→ Task instructions:
Write out, unchanged, the lines from the one holding "From furthest to nearest, lay" to the close of the listing. Both the first and last lines belong in it.

## start Extracted entries

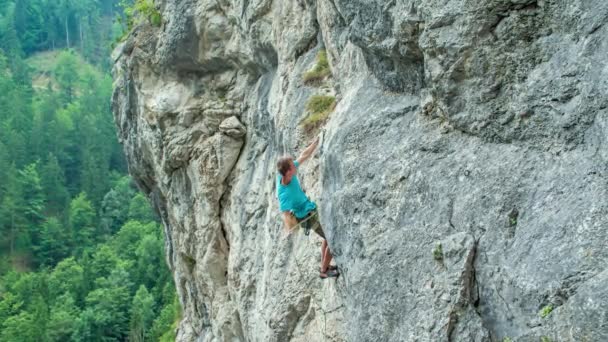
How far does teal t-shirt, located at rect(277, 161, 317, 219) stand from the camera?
1026 cm

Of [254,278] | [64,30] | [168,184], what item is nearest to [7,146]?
[64,30]

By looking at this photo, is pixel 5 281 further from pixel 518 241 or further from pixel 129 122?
pixel 518 241

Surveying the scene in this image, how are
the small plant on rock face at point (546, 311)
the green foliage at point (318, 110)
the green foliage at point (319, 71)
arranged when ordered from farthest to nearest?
the green foliage at point (319, 71) → the green foliage at point (318, 110) → the small plant on rock face at point (546, 311)

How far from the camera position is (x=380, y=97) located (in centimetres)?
947

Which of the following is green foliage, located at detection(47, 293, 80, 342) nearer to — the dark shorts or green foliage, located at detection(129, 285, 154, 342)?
green foliage, located at detection(129, 285, 154, 342)

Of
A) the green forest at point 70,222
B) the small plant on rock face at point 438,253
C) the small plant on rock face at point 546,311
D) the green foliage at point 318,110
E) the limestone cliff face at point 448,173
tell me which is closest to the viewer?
the small plant on rock face at point 546,311

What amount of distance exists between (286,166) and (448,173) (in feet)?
9.36

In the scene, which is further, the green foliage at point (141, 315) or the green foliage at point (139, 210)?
the green foliage at point (139, 210)

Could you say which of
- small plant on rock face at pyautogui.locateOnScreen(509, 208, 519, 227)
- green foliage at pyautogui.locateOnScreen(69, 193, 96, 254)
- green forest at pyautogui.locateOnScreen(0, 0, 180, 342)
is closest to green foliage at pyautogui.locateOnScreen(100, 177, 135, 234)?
green forest at pyautogui.locateOnScreen(0, 0, 180, 342)

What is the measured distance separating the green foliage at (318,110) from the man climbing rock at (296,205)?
1445 mm

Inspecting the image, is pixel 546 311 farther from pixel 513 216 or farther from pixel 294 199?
pixel 294 199

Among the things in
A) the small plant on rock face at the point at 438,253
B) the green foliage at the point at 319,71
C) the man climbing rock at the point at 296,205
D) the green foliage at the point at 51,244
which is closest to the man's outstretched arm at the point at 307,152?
the man climbing rock at the point at 296,205

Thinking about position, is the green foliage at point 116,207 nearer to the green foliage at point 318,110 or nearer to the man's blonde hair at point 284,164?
the green foliage at point 318,110

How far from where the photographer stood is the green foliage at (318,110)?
12000 mm
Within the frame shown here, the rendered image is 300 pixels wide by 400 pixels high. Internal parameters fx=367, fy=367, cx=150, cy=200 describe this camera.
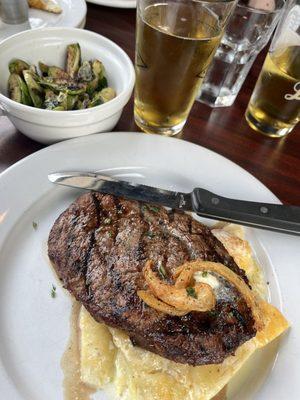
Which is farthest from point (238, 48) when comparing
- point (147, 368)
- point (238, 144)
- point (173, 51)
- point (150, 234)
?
point (147, 368)

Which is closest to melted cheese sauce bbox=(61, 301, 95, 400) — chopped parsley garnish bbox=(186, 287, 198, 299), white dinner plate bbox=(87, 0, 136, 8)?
chopped parsley garnish bbox=(186, 287, 198, 299)

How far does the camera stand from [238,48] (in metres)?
1.89

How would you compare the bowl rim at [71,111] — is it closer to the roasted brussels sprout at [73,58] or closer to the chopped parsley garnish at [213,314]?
the roasted brussels sprout at [73,58]

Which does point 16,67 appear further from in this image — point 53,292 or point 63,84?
point 53,292

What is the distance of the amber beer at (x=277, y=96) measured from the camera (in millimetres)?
1634

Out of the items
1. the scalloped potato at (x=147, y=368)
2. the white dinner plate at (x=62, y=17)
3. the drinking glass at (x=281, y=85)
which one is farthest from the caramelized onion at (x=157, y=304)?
the white dinner plate at (x=62, y=17)

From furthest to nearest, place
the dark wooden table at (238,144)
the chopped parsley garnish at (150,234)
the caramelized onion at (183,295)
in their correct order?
the dark wooden table at (238,144) < the chopped parsley garnish at (150,234) < the caramelized onion at (183,295)

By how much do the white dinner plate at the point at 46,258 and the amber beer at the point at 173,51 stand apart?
198 millimetres

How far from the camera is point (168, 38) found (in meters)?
1.38

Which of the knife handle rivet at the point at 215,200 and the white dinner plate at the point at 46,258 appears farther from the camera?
the knife handle rivet at the point at 215,200

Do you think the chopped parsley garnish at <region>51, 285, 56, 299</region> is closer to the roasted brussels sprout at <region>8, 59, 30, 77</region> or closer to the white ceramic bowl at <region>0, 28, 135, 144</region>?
the white ceramic bowl at <region>0, 28, 135, 144</region>

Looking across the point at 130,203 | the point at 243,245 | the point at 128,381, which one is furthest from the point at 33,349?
the point at 243,245

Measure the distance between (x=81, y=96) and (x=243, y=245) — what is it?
895mm

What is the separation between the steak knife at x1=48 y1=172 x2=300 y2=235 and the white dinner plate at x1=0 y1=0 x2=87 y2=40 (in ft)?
3.35
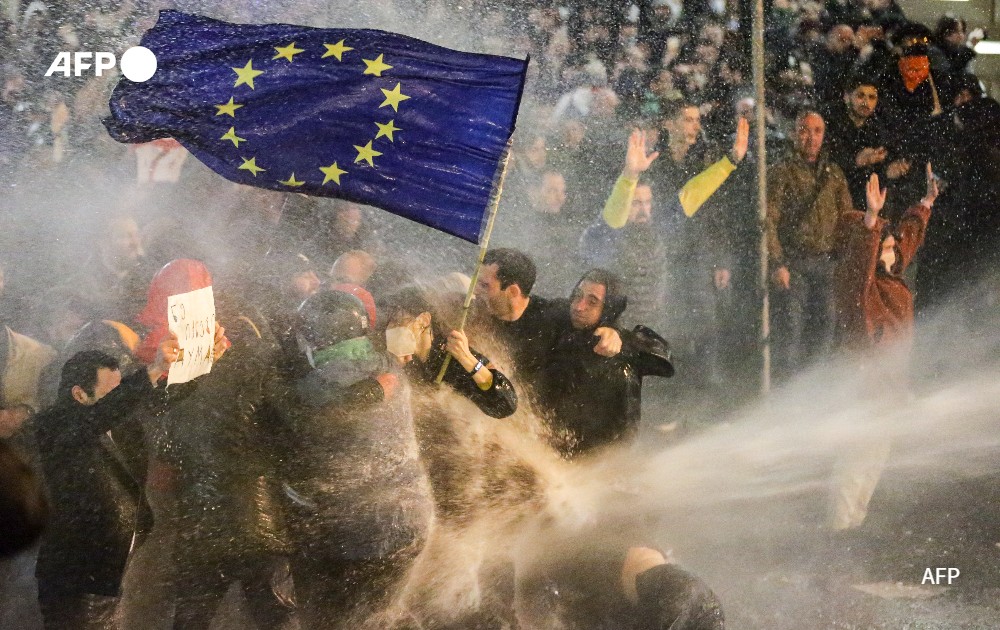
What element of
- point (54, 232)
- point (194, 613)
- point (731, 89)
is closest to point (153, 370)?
point (54, 232)

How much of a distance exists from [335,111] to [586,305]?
3.86ft

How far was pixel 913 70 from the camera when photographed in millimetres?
4176

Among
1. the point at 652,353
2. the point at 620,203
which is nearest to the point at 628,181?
the point at 620,203

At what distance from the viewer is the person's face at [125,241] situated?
10.6ft

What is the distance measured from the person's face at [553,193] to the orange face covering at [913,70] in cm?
158

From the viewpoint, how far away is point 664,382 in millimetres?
3912

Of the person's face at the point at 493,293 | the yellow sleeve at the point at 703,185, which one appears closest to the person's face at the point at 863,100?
the yellow sleeve at the point at 703,185

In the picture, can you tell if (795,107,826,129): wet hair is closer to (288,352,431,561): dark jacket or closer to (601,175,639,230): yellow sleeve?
(601,175,639,230): yellow sleeve

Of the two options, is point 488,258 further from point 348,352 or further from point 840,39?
point 840,39

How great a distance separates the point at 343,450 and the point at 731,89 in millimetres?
1990

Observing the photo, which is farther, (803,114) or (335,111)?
(803,114)

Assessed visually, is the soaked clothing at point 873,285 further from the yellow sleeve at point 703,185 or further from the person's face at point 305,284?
the person's face at point 305,284

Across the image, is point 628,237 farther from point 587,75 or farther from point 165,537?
point 165,537

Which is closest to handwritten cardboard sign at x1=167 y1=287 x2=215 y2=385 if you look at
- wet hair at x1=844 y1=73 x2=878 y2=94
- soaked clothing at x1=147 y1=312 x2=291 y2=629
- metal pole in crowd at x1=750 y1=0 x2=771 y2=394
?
soaked clothing at x1=147 y1=312 x2=291 y2=629
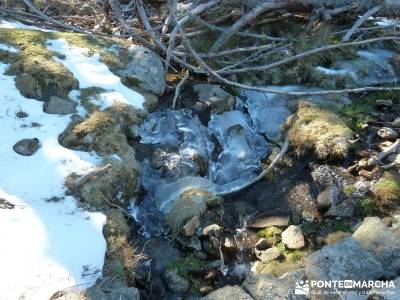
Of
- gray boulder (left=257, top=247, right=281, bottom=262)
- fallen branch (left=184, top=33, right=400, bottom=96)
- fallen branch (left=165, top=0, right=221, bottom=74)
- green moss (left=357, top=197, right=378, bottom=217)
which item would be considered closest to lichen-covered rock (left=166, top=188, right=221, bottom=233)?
gray boulder (left=257, top=247, right=281, bottom=262)

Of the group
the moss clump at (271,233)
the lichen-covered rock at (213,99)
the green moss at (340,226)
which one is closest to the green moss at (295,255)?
the moss clump at (271,233)

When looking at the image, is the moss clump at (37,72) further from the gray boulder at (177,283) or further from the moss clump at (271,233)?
the moss clump at (271,233)

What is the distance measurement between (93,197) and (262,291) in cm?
216

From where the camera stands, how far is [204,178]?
19.2ft

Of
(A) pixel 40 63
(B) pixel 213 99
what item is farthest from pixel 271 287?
(A) pixel 40 63

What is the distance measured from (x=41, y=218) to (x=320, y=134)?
3.86 meters

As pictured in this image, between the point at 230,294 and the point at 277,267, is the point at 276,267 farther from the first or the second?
the point at 230,294

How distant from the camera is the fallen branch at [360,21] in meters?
7.84

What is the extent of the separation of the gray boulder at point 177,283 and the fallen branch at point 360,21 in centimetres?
535

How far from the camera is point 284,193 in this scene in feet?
18.7

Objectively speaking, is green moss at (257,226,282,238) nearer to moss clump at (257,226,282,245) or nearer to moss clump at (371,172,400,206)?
moss clump at (257,226,282,245)

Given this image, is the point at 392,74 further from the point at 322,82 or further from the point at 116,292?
the point at 116,292

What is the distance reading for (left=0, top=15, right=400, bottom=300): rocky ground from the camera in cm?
427

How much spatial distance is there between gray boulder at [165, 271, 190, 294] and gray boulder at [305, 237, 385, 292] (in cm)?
129
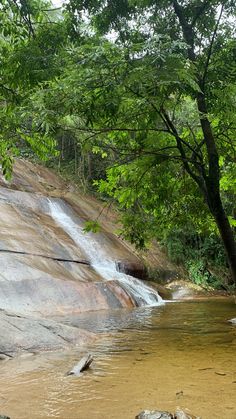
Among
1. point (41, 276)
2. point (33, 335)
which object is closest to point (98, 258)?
point (41, 276)

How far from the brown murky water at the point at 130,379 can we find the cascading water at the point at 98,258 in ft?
21.0

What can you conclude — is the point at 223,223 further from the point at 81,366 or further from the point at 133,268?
the point at 133,268

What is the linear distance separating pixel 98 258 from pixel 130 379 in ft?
37.4

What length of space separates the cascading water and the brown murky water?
6388mm

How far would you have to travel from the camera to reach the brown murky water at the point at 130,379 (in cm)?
352

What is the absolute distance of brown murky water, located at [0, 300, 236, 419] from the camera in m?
3.52

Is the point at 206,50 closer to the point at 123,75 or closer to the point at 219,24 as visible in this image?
the point at 219,24

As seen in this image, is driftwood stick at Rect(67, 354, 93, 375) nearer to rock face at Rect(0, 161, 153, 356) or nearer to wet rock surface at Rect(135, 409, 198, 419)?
rock face at Rect(0, 161, 153, 356)

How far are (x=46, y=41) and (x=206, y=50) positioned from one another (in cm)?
245

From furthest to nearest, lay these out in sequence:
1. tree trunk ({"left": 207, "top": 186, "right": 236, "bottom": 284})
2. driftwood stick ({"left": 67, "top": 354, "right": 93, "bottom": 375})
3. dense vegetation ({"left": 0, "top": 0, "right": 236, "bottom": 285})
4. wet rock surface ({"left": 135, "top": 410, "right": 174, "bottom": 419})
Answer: tree trunk ({"left": 207, "top": 186, "right": 236, "bottom": 284})
driftwood stick ({"left": 67, "top": 354, "right": 93, "bottom": 375})
dense vegetation ({"left": 0, "top": 0, "right": 236, "bottom": 285})
wet rock surface ({"left": 135, "top": 410, "right": 174, "bottom": 419})

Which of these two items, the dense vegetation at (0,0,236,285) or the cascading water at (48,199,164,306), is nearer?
the dense vegetation at (0,0,236,285)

## end Extracted entries

→ Solution to the problem:
From furthest to nearest, lay these out in sequence:
1. tree trunk ({"left": 207, "top": 186, "right": 236, "bottom": 284})
2. driftwood stick ({"left": 67, "top": 354, "right": 93, "bottom": 375})
3. dense vegetation ({"left": 0, "top": 0, "right": 236, "bottom": 285})
4. wet rock surface ({"left": 135, "top": 410, "right": 174, "bottom": 419})
Answer: tree trunk ({"left": 207, "top": 186, "right": 236, "bottom": 284})
driftwood stick ({"left": 67, "top": 354, "right": 93, "bottom": 375})
dense vegetation ({"left": 0, "top": 0, "right": 236, "bottom": 285})
wet rock surface ({"left": 135, "top": 410, "right": 174, "bottom": 419})

Which of these two items, the dense vegetation at (0,0,236,285) or the cascading water at (48,199,164,306), is nearer?
the dense vegetation at (0,0,236,285)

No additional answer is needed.